_INPUT RECORDS_
* * *
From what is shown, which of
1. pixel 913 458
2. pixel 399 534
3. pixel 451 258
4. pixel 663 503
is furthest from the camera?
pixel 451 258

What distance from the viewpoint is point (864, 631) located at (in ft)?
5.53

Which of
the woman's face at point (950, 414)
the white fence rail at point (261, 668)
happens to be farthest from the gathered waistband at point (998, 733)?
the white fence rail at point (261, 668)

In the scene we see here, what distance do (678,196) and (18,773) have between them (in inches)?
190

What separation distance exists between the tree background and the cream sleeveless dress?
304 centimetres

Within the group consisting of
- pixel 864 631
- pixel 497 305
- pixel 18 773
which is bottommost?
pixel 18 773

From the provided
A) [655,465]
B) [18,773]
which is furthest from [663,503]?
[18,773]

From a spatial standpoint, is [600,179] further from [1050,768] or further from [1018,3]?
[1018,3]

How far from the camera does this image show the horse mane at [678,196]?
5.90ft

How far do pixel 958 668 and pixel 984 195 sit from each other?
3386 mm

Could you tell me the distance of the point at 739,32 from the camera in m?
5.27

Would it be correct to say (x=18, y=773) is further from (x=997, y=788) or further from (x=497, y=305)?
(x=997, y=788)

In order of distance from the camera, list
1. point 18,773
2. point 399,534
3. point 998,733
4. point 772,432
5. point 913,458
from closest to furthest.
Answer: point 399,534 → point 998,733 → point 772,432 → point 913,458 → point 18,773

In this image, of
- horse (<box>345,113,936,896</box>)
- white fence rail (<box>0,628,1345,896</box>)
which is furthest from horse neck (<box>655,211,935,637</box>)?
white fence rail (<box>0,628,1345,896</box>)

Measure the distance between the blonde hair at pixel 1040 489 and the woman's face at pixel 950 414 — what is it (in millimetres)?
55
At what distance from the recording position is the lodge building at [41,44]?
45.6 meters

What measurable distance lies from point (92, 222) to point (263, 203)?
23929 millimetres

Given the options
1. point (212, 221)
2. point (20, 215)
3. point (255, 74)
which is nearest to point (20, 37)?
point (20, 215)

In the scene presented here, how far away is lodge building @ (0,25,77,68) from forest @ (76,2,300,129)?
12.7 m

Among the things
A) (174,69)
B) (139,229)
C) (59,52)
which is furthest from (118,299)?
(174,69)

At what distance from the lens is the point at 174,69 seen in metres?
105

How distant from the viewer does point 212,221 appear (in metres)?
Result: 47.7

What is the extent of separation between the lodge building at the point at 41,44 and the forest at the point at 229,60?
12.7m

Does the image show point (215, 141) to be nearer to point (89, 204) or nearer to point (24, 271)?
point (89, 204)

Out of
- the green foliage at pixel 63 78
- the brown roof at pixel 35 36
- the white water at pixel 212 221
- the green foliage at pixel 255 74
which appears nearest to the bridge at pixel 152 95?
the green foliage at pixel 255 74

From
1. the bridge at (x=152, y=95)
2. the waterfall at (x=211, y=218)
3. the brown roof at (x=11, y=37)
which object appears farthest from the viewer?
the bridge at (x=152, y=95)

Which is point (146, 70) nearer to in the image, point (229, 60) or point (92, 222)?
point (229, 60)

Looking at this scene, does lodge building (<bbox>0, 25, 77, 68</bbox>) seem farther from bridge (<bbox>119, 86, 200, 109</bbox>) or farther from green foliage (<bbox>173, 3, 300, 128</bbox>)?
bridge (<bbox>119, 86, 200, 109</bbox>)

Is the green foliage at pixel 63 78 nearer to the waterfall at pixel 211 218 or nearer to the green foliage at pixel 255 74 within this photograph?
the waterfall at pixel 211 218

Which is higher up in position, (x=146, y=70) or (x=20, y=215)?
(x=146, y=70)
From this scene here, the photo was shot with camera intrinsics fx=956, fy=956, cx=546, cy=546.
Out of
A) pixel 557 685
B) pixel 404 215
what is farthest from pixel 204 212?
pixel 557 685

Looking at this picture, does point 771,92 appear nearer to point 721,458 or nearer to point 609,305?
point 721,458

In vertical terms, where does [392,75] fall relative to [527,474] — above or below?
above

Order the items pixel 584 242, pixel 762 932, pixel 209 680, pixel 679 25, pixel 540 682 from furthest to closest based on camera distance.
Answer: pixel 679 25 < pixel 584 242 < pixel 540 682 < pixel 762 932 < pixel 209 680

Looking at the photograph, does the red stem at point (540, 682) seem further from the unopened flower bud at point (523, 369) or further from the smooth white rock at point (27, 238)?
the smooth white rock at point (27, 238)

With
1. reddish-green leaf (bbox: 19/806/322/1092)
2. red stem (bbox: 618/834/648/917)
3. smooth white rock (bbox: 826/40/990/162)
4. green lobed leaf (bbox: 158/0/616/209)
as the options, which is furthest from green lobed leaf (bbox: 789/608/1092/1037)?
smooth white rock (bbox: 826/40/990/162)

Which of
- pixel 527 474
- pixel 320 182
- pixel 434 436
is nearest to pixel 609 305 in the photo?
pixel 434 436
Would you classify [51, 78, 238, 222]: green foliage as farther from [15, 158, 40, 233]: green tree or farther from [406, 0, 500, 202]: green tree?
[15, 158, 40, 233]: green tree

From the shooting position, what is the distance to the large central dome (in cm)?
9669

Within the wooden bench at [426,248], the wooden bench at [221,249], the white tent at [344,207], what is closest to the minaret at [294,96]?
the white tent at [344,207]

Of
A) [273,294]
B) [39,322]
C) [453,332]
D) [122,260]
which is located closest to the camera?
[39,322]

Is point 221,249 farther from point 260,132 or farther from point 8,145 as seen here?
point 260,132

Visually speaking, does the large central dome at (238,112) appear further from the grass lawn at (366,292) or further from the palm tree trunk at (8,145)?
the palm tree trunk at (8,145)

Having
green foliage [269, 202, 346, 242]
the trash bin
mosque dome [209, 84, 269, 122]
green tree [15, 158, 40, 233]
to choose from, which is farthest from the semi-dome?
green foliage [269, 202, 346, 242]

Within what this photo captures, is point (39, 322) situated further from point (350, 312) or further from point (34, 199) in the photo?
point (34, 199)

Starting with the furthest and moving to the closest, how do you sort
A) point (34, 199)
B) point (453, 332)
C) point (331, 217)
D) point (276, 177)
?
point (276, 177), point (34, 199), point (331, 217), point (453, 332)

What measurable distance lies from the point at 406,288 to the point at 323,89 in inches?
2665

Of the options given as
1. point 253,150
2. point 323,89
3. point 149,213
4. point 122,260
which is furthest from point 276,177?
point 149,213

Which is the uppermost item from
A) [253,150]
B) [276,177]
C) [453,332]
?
* * *
_GOAL_
Rewrite the lines above, beginning at the line that contains "Starting with the" and continuing through the last line, with "furthest" changed to "farthest" and nothing else altered.

_EXERCISE RESPONSE_
Starting with the farthest and moving to the closest, how do you sort
A) point (34, 199)
B) point (453, 332)
C) point (331, 217)
D) point (276, 177)
?
point (276, 177), point (34, 199), point (331, 217), point (453, 332)

What measurable distance lies from the point at 406,288 to the point at 323,89 in inches?
2665

Of the options given as
1. point 253,150
2. point 323,89
3. point 149,213
4. point 122,260
which is farthest from point 276,177?
point 149,213

Which is the uppermost item from
A) [253,150]
B) [276,177]
C) [453,332]
?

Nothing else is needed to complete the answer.